[Passage to read]
☆ ☆ ☆

Amy Tan, born in 1952, American author, whose novels depict the tensions between mothers and daughters as well as the relationship between Chinese American women and their immigrant parents. Influenced by the style of American author Louise Erdrich, Tan’s work has become emblematic of other American works of fiction that give particular attention to ethnicity, family history, and the articulation of female voices.

Born in Oakland, California, to parents who immigrated to the United States from China, Tan was educated at San Jose State University and the University of California at Berkeley. She worked as a consultant to programs for disabled children from 1976 to 1981 and as a reporter, editor, and freelance technical writer from 1981 to 1987.

Tan’s first novel, The Joy Luck Club (1989), examines the relationships between four Chinese-born women and their American-born daughters. Narrated in 16 stories, the book alternates the voices of the mothers with those of the daughters. The mothers’ stories, tinged with ghosts and superstitions, describe the women’s struggles in China against traditional female roles and family domination. The daughters’ tales are those of young professional women in the United States who strive for equality in their personal relationships and careers. The novel portrays the Chinese mothers’ difficulties in sharing their wisdom and experiences with their American daughters. The Joy Luck Club was made into a motion picture in 1993.

☆ ☆ ☆

[Data extract]

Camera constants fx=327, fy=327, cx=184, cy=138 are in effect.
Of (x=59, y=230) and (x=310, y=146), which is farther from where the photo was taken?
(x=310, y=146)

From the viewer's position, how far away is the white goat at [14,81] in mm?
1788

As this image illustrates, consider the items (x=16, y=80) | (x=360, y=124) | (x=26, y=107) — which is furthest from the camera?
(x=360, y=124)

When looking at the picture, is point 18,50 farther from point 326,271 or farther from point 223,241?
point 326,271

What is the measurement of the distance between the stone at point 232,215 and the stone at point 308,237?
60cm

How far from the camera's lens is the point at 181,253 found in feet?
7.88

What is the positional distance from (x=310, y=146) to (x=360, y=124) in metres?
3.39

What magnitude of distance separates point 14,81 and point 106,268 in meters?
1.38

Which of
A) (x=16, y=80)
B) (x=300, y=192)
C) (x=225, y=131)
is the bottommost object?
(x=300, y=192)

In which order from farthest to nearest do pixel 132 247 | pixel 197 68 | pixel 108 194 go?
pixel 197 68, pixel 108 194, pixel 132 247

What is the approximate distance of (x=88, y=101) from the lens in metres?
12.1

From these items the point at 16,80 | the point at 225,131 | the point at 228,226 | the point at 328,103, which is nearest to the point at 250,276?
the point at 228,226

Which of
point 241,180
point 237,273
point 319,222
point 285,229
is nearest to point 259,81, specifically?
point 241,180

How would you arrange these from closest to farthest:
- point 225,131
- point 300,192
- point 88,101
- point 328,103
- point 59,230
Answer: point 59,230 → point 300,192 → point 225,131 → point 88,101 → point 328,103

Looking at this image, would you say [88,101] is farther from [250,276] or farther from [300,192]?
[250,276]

☆ ☆ ☆

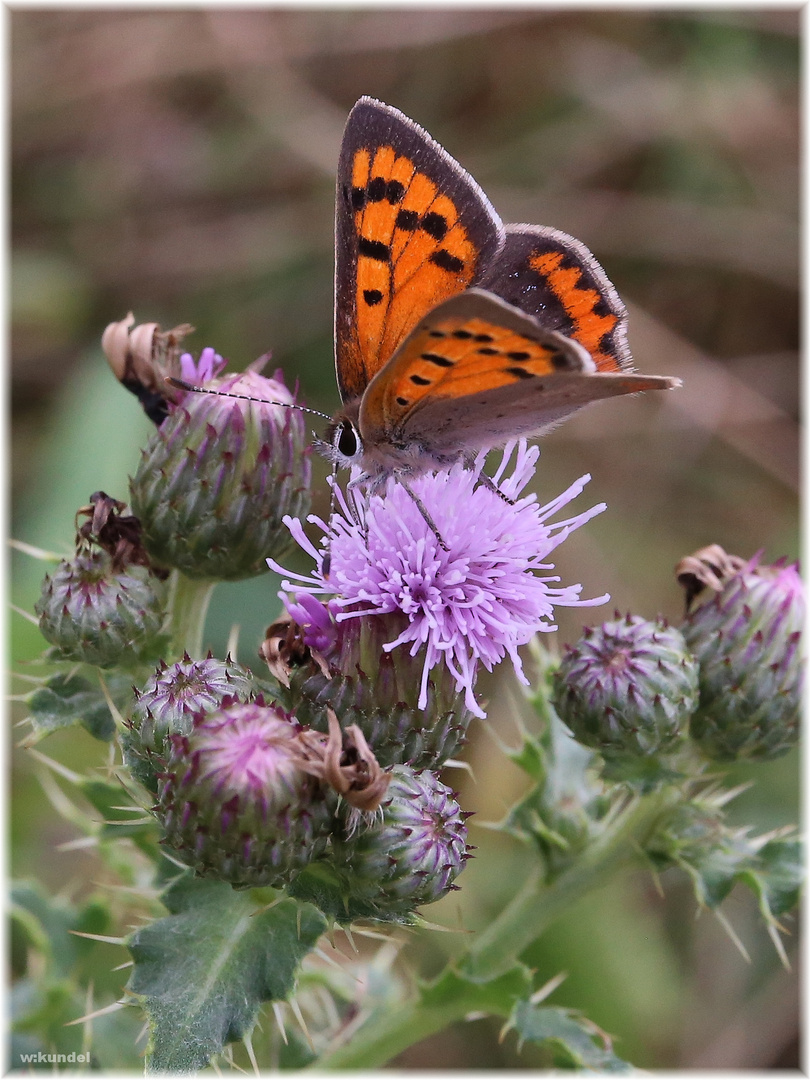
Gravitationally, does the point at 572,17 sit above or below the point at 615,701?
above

☆ ☆ ☆

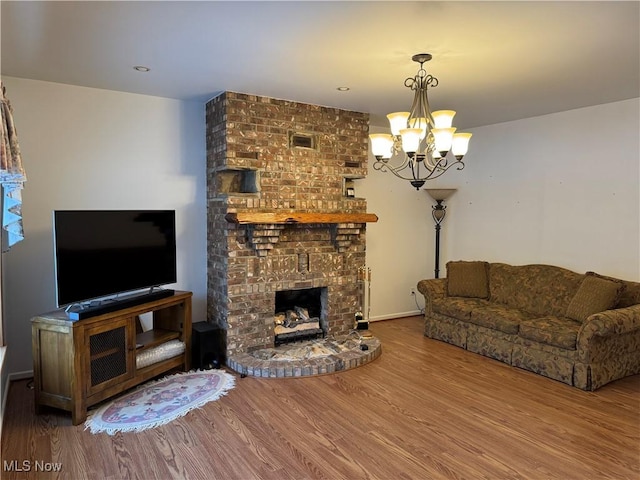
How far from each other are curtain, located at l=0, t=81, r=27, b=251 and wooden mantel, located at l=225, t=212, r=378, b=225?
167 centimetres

☆ ☆ ☆

[Exercise task 1] Copy the passage on Amy Tan word for word, from "Amy Tan, born" to "of female voices.".
[Exercise task 2]
Answer these questions using the Amy Tan passage:
(a) During which years did Tan work as a consultant to programs for disabled children?
(b) How many stories make up The Joy Luck Club?
(c) In what year was The Joy Luck Club made into a motion picture?

[Written solution 1]
Amy Tan, born in 1952, American author, whose novels depict the tensions between mothers and daughters as well as the relationship between Chinese American women and their immigrant parents. Influenced by the style of American author Louise Erdrich, Tan’s work has become emblematic of other American works of fiction that give particular attention to ethnicity, family history, and the articulation of female voices.

[Written solution 2]
(a) From 1976 to 1981
(b) 16 stories
(c) 1993